EXTRAIT DU TEXTE:
————————
PAGE 94

Le racisme, l’antisémitisme et mon grand-père Rémy Dumoutier

C’est à dix ans que le racisme apparaît dans l’esprit d’un enfant et qu’il en prend conscience.

Michel

J’ai un ami en classe que j’aime beaucoup, c’est mon copain préféré. Son nom est Michel Citrin. Il habite à proximité du 22 rue Édouard Delesalle, dans la rue Neuve près du centre de Lille à cent mètres de la Grand Place. Ses parents ont un magasin de prêt-à-porter pour dames assez chic, et dont le nom s’étale au-dessus de l’entrée : RoseMay. Les vêtements dans les deux vitrines de part et d’autre de la porte vitrée me fascinent par leur luxe et leur présentation sur des mannequins, imposants par leur taille et leur prestance.
————————
À FAIRE:
1. D'après l'extrait, pourquoi les vêtements exposés dans les vitrines de RoseMay fascinent-ils l'enfant qui raconte ? Répondez en une à trois phrases.
2. Comptez les lignes des enregistrements qui contiennent la chaîne « baseball », puis indiquez seulement ce nombre.
L'extrait et les enregistrements sont indépendants l'un de l'autre.

DONNÉES FOURNIES:
————————
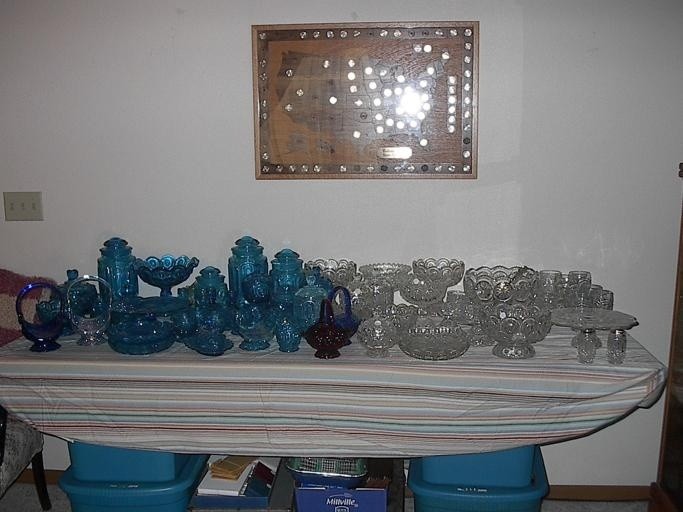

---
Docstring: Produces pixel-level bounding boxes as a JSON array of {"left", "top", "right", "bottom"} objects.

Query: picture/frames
[{"left": 250, "top": 20, "right": 480, "bottom": 181}]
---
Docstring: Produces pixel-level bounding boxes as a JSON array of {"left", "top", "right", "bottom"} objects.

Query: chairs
[{"left": 0, "top": 267, "right": 54, "bottom": 512}]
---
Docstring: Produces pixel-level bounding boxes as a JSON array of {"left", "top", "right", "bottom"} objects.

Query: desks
[{"left": 1, "top": 319, "right": 669, "bottom": 510}]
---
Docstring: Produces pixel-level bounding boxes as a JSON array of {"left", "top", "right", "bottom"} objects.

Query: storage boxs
[
  {"left": 407, "top": 446, "right": 550, "bottom": 512},
  {"left": 292, "top": 480, "right": 390, "bottom": 512},
  {"left": 421, "top": 445, "right": 536, "bottom": 490},
  {"left": 58, "top": 454, "right": 211, "bottom": 511},
  {"left": 67, "top": 439, "right": 193, "bottom": 483}
]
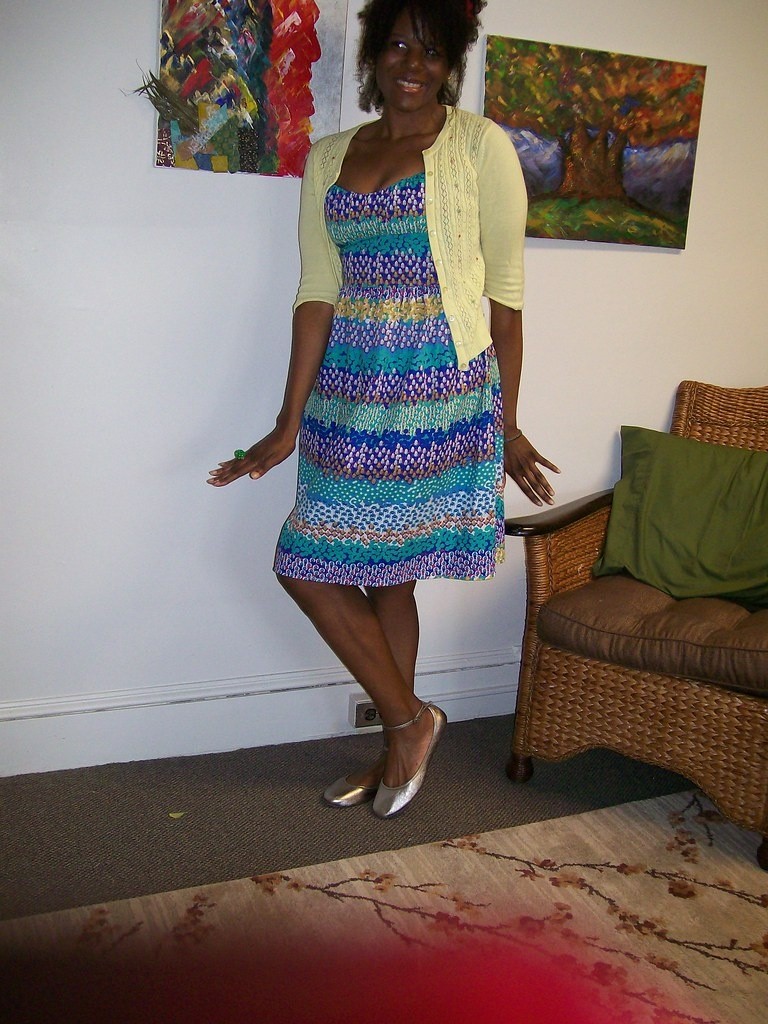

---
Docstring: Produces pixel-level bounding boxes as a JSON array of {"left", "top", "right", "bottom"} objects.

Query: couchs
[{"left": 500, "top": 382, "right": 768, "bottom": 873}]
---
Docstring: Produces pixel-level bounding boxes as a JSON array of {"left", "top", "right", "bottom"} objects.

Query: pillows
[{"left": 591, "top": 426, "right": 767, "bottom": 601}]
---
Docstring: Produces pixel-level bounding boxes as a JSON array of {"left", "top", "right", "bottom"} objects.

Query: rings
[{"left": 233, "top": 450, "right": 247, "bottom": 463}]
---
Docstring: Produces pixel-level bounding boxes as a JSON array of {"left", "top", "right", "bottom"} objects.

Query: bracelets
[{"left": 504, "top": 430, "right": 522, "bottom": 448}]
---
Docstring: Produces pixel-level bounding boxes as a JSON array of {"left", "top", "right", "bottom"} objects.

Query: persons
[{"left": 205, "top": 0, "right": 561, "bottom": 820}]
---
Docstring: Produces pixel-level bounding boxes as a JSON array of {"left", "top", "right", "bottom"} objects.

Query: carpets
[{"left": 1, "top": 790, "right": 768, "bottom": 1024}]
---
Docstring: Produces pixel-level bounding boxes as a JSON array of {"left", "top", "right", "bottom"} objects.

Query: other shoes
[
  {"left": 372, "top": 700, "right": 447, "bottom": 820},
  {"left": 323, "top": 744, "right": 388, "bottom": 808}
]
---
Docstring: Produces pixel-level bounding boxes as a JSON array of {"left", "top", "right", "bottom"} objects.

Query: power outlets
[{"left": 348, "top": 694, "right": 382, "bottom": 728}]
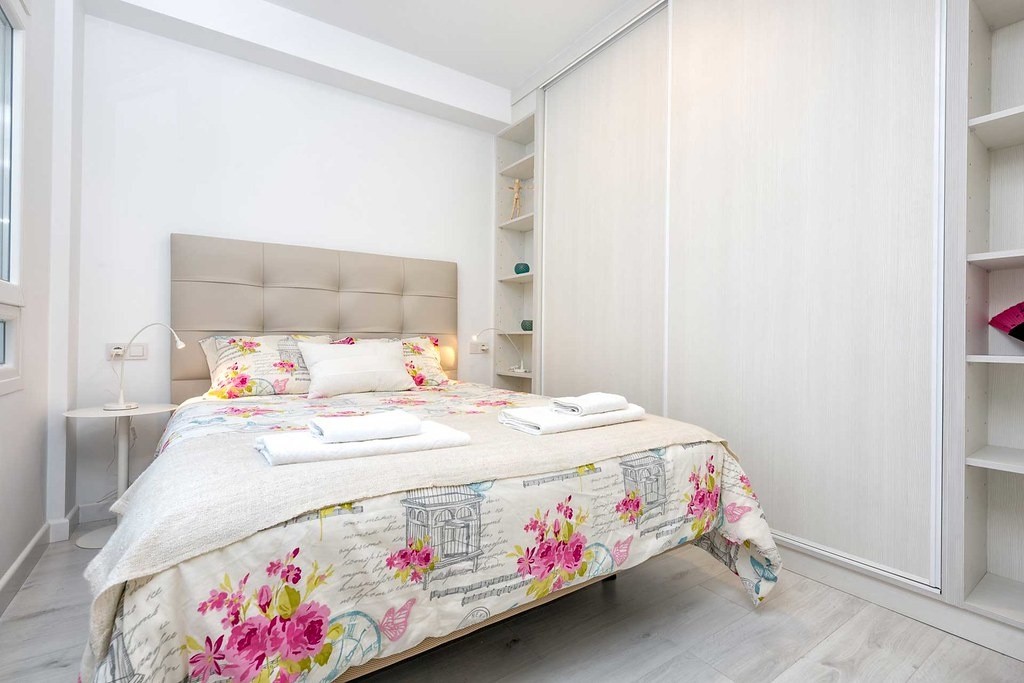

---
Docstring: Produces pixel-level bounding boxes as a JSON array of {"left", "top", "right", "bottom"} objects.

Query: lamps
[
  {"left": 102, "top": 322, "right": 186, "bottom": 411},
  {"left": 471, "top": 327, "right": 530, "bottom": 373}
]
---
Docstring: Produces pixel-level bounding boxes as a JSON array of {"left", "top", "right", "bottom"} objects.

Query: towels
[
  {"left": 255, "top": 409, "right": 471, "bottom": 466},
  {"left": 498, "top": 392, "right": 646, "bottom": 435}
]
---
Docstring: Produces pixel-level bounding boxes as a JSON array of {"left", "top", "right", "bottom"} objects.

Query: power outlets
[
  {"left": 105, "top": 342, "right": 148, "bottom": 361},
  {"left": 468, "top": 341, "right": 490, "bottom": 354}
]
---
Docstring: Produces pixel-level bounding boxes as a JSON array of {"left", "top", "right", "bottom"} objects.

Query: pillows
[
  {"left": 330, "top": 335, "right": 458, "bottom": 386},
  {"left": 198, "top": 334, "right": 336, "bottom": 400},
  {"left": 298, "top": 341, "right": 420, "bottom": 400}
]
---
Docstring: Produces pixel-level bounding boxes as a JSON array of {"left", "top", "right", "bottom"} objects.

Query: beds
[{"left": 76, "top": 232, "right": 783, "bottom": 683}]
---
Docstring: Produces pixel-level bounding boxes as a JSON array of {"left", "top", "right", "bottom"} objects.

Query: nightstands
[{"left": 62, "top": 402, "right": 180, "bottom": 549}]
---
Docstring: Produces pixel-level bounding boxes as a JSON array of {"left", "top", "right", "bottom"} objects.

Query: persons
[{"left": 510, "top": 178, "right": 523, "bottom": 219}]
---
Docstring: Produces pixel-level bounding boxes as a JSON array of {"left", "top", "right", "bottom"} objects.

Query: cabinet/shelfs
[
  {"left": 492, "top": 111, "right": 538, "bottom": 393},
  {"left": 942, "top": 0, "right": 1024, "bottom": 633},
  {"left": 532, "top": 0, "right": 950, "bottom": 629}
]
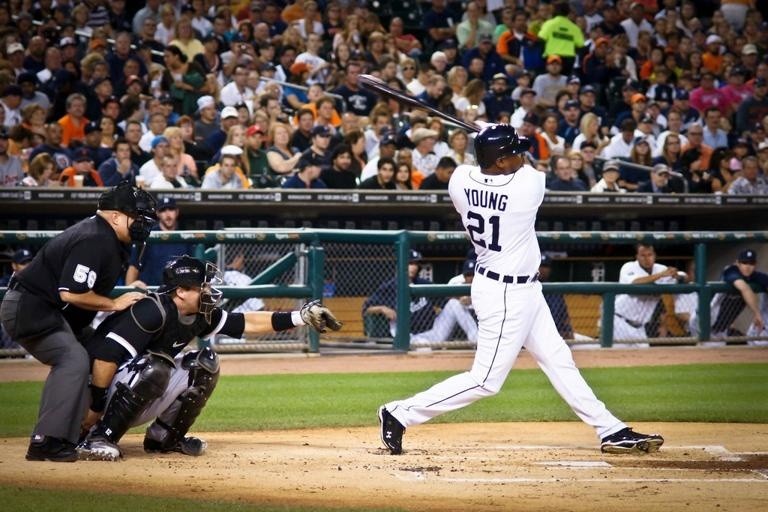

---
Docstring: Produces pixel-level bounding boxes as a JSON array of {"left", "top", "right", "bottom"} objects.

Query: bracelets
[
  {"left": 90, "top": 383, "right": 108, "bottom": 414},
  {"left": 270, "top": 311, "right": 310, "bottom": 333}
]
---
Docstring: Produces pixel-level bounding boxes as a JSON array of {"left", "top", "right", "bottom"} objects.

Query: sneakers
[
  {"left": 377, "top": 405, "right": 403, "bottom": 457},
  {"left": 144, "top": 428, "right": 207, "bottom": 456},
  {"left": 25, "top": 433, "right": 78, "bottom": 463},
  {"left": 600, "top": 427, "right": 665, "bottom": 455},
  {"left": 76, "top": 427, "right": 122, "bottom": 460}
]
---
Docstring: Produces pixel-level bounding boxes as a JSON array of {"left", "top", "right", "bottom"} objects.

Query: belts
[{"left": 614, "top": 313, "right": 645, "bottom": 329}]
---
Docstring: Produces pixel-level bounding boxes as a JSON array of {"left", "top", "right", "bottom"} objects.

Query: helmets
[
  {"left": 474, "top": 123, "right": 531, "bottom": 172},
  {"left": 4, "top": 4, "right": 250, "bottom": 165},
  {"left": 98, "top": 184, "right": 160, "bottom": 246},
  {"left": 154, "top": 254, "right": 224, "bottom": 325}
]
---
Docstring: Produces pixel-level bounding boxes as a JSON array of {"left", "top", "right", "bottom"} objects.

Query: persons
[
  {"left": 77, "top": 255, "right": 343, "bottom": 462},
  {"left": 379, "top": 121, "right": 663, "bottom": 456},
  {"left": 1, "top": 182, "right": 156, "bottom": 461}
]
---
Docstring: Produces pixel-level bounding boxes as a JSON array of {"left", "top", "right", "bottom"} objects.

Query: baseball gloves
[{"left": 302, "top": 299, "right": 343, "bottom": 336}]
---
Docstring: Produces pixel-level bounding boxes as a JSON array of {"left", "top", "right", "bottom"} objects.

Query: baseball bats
[{"left": 356, "top": 72, "right": 480, "bottom": 133}]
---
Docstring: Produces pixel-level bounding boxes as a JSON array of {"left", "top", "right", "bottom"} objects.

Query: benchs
[{"left": 245, "top": 289, "right": 686, "bottom": 342}]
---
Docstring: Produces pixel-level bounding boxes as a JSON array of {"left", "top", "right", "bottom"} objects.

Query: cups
[{"left": 72, "top": 175, "right": 85, "bottom": 188}]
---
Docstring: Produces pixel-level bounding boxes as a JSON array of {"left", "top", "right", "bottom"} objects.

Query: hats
[
  {"left": 410, "top": 127, "right": 438, "bottom": 143},
  {"left": 289, "top": 61, "right": 317, "bottom": 78},
  {"left": 736, "top": 249, "right": 757, "bottom": 266}
]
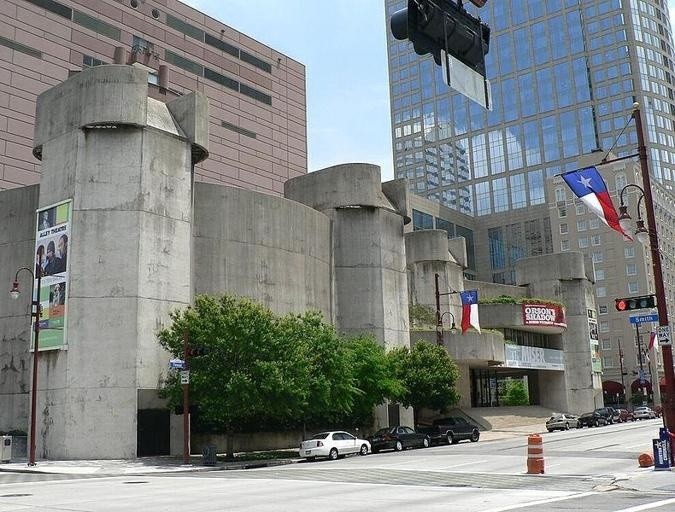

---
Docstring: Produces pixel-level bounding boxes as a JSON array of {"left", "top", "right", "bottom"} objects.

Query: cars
[
  {"left": 299, "top": 417, "right": 479, "bottom": 460},
  {"left": 546, "top": 406, "right": 662, "bottom": 432}
]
————————
CORRIGÉ DES EXERCICES:
1. Ces vêtements fascinent par leur luxe et par leur présentation sur des mannequins. Ces mannequins impressionnent par leur taille et leur prestance.

2. 2